Jacob first came up with the idea in 1910 when she was getting ready to go to a ball and found that her whalebone corset didn’t sit right under her dress. With the help of her servant Marie – whose full name is lamentably absent from the history books – she stitched together two pieces of fabric to create the world’s first elegant monobosom. By 1913, she was putting the finishing touches to her patent application, which was awarded in November 1914.
You can’t stop progress
Since then, though the fundamental design is the same, the bra has been subject to a few innovations – cups, wires, padding, lace, lycra, front-openings, removable straps, pulleys, the little bags of gel universally known as “chicken fillets”. There is even a bra that can be turned into a gas mask.
Jacob just wanted to smooth her bust out under her sheer frock – now, bras are expected to lift, separate, enhance, minimise, render themselves invisible or take centre stage as required, and generally perform feats of engineering that make the Sydney Harbour Bridge look unimpressive.
I came of age in the “Hello Boys” era of the 1990s, when breast engineering was at its height and cleavage was everywhere. If you had it, you were contractually obliged to flaunt it, and if you didn’t, you just faked it with a Wonderbra. Vast, plunging cleavages launched themselves into the public consciousness like uninvited guests at a party – and since then, our cultural mazophilia has shown no sign of abating.
On the one hand, you have celebrities posting photos of themselves “caught” in just their bras on Instagram, or accidentally-on-purpose flashing too much side cleavage, while on the other you have braless protesters such as Femen storming the stage at Paris Fashion Week to highlight . . . well, no one actually read the captions below the pictures, did they?
The bra has always had a cultural significance that goes far beyond its purpose as, in the immortal words of Bette Midler, “an over-the-shoulder- boulder-holder”.
In wartime Europe, opting to go corset-less and wear a bra was a sign of patriotism. In the 1960s, you went braless as a sign you were rejecting the norms foisted on you by society.
Nowadays, Miley Cyrus eschews her bra, twerks, licks hammers and duly commands the kind of column inches Madonna could only have dreamed of.
But for all its visibility, or absence, our approach to the bra still mirrors our attitude to everything else to do with women’s bodies. The rule that dictates that exposed breasts are socially acceptable so long as they’re for sexual gratification and not for anything “obscene” such as, say, breastfeeding, applies here too.

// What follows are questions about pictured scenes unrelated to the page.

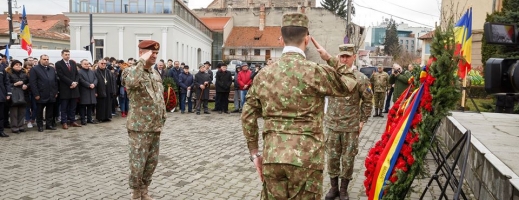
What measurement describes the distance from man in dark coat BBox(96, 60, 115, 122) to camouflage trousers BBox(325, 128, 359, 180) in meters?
8.69

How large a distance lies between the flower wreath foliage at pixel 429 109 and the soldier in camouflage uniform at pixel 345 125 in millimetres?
1394

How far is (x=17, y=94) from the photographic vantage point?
33.3 ft

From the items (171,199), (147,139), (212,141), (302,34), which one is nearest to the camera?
(302,34)

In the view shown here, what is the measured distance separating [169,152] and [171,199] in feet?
9.79

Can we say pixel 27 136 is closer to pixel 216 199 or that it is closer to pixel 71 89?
pixel 71 89

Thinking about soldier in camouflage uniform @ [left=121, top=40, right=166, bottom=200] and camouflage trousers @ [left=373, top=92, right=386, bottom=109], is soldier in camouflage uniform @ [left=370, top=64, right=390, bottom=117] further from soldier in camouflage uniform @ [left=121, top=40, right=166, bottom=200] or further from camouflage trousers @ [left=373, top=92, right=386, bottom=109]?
soldier in camouflage uniform @ [left=121, top=40, right=166, bottom=200]

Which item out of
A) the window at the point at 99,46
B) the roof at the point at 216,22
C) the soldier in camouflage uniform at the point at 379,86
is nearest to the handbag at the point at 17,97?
the soldier in camouflage uniform at the point at 379,86

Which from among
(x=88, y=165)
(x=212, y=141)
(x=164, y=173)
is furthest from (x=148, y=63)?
(x=212, y=141)

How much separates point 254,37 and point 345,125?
178 feet

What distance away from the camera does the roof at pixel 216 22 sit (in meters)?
56.9

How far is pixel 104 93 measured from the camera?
12211 millimetres

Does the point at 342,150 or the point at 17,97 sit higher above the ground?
the point at 17,97

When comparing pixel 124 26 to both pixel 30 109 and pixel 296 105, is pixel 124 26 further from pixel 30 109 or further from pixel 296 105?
pixel 296 105

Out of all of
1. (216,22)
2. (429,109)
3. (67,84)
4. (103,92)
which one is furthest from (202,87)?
(216,22)
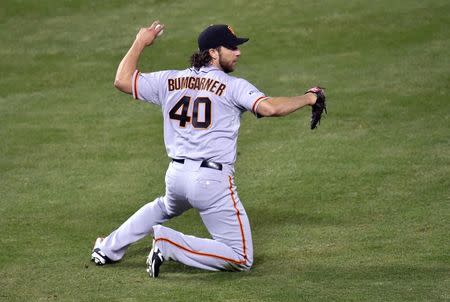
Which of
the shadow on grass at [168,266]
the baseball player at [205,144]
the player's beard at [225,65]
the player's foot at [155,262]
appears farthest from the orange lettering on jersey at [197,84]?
the shadow on grass at [168,266]

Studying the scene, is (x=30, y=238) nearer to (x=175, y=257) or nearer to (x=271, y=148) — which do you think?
(x=175, y=257)

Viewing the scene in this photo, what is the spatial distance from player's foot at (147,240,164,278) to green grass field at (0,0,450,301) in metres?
0.06

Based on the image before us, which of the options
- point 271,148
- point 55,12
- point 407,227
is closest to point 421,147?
point 271,148

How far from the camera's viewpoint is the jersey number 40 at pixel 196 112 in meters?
7.98

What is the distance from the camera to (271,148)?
1172 cm

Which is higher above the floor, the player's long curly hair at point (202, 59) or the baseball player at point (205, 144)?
the player's long curly hair at point (202, 59)

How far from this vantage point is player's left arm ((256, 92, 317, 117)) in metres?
7.65

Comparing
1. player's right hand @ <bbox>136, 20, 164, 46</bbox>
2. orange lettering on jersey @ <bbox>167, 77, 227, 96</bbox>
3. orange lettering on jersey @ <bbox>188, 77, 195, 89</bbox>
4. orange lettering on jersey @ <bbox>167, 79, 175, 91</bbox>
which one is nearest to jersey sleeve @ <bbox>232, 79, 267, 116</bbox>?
orange lettering on jersey @ <bbox>167, 77, 227, 96</bbox>

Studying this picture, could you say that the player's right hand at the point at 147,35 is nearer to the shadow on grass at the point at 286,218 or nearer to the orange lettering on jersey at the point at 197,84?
the orange lettering on jersey at the point at 197,84

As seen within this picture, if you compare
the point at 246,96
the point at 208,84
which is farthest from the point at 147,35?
the point at 246,96

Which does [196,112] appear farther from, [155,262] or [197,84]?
[155,262]

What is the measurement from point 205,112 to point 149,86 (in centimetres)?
52

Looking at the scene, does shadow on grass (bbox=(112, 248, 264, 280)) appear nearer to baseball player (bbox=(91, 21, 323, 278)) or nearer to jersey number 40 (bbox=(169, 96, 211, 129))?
baseball player (bbox=(91, 21, 323, 278))

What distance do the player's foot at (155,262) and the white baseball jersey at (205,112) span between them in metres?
0.74
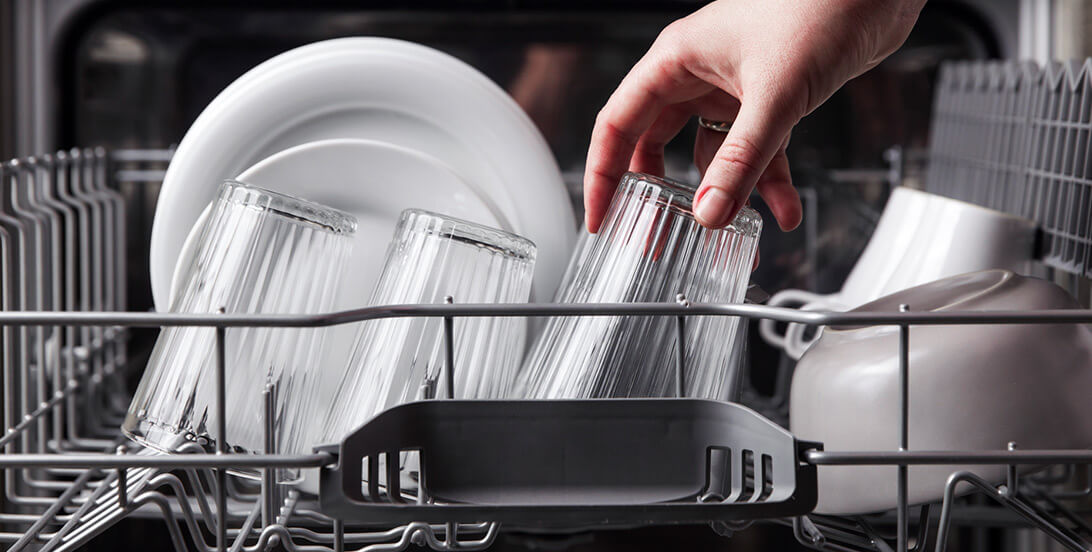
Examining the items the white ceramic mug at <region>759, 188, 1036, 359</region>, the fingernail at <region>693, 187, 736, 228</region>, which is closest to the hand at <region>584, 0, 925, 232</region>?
the fingernail at <region>693, 187, 736, 228</region>

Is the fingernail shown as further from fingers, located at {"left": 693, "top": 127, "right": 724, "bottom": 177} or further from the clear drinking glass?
fingers, located at {"left": 693, "top": 127, "right": 724, "bottom": 177}

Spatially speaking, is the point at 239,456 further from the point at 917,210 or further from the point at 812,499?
the point at 917,210

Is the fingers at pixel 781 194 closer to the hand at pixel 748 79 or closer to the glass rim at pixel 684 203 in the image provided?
the hand at pixel 748 79

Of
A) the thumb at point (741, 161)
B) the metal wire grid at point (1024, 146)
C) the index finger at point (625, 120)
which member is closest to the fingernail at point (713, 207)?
the thumb at point (741, 161)

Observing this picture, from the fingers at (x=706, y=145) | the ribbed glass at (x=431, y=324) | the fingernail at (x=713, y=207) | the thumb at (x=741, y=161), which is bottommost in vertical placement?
the ribbed glass at (x=431, y=324)

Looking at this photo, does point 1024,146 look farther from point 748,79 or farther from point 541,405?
point 541,405

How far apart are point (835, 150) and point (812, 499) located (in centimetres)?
62

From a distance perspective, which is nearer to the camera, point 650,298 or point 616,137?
point 650,298

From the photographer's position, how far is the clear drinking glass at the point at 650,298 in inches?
14.3

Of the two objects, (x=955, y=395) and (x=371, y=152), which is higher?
(x=371, y=152)

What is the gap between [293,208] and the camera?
0.37 meters

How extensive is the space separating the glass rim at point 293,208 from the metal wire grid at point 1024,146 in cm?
37

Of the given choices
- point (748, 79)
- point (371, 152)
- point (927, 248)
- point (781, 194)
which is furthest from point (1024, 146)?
point (371, 152)

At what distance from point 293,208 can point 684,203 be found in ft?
0.51
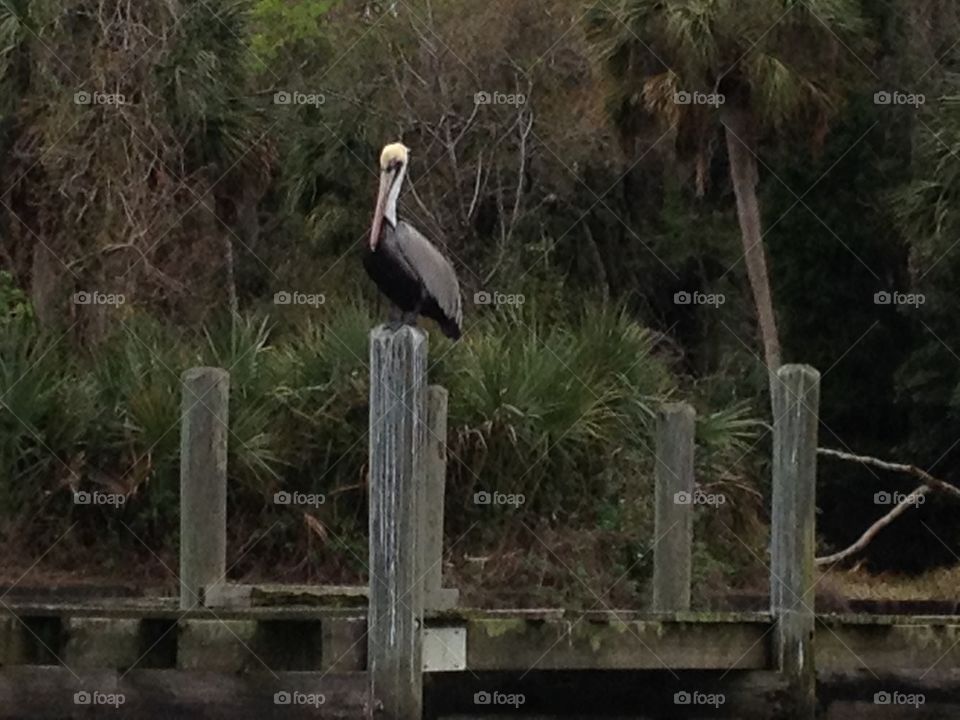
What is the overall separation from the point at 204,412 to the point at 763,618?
111 inches

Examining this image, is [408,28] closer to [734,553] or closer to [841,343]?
[841,343]

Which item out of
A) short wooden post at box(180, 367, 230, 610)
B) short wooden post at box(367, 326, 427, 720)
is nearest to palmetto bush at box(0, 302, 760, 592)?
short wooden post at box(180, 367, 230, 610)

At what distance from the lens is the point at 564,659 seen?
34.9ft

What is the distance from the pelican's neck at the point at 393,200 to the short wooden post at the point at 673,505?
6.70 feet

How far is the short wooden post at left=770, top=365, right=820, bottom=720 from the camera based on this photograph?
35.6 feet

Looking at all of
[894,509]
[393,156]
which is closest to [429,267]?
[393,156]

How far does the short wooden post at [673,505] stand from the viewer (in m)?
12.0

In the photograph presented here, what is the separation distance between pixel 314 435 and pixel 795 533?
528 centimetres

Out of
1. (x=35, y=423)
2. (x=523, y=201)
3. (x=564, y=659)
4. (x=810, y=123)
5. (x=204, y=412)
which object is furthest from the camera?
(x=523, y=201)

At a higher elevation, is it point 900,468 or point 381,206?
point 381,206

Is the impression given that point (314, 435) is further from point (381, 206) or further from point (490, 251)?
point (490, 251)

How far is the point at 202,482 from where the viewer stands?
37.6 feet

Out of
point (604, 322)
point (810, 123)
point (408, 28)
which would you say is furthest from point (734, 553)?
point (408, 28)

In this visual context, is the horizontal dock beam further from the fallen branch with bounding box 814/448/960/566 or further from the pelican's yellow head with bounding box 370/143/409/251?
the fallen branch with bounding box 814/448/960/566
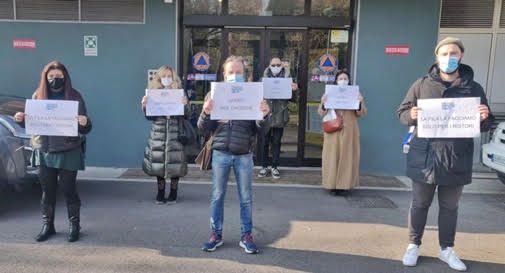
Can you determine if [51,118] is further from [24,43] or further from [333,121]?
[24,43]

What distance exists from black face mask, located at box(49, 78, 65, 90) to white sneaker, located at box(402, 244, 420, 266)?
367 cm

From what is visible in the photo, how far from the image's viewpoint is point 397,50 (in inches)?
310

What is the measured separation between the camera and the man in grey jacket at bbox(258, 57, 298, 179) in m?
7.36

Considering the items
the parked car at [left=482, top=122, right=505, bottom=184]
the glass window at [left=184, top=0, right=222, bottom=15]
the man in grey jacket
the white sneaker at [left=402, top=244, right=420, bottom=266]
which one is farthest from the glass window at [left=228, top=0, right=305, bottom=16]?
the white sneaker at [left=402, top=244, right=420, bottom=266]

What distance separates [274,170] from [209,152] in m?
3.13

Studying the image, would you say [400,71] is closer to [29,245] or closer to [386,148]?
[386,148]

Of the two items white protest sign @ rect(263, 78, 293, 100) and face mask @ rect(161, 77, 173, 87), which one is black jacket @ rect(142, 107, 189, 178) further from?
white protest sign @ rect(263, 78, 293, 100)

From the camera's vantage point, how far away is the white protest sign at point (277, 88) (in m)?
7.15

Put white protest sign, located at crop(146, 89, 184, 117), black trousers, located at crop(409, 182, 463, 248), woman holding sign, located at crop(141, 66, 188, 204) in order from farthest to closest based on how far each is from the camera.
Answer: woman holding sign, located at crop(141, 66, 188, 204), white protest sign, located at crop(146, 89, 184, 117), black trousers, located at crop(409, 182, 463, 248)

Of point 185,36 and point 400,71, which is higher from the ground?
point 185,36

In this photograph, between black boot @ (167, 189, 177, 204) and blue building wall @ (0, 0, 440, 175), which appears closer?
black boot @ (167, 189, 177, 204)

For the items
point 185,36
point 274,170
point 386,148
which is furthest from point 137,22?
point 386,148

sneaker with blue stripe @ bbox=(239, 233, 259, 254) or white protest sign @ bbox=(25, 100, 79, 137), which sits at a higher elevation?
white protest sign @ bbox=(25, 100, 79, 137)

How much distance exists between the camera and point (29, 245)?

As symbols of feminine allure, the rule goes, bras are fine. As practical garments designed for comfort and support, they’re icky. If you’re going to have a wardrobe malfunction, you’d better look more like Diane Kruger and less like Judy Finnigan, who (genuinely) accidentally flashed her sensible, midlife ivory lace number at a TV awards show in 2000.
But to most of us who actually wear them, most of the time bras aren’t about sexual allure, making a cultural statement or pursuing screen clicks. They are designed to stop floppy bits flopping about. For the normal woman, her relationship with her bra oscillates in the course of any given day from gratitude to indifference to irritation to the profound, unparalleled relief she feels when she finally gets to take it off.
For that alone, the bra deserves to be celebrated.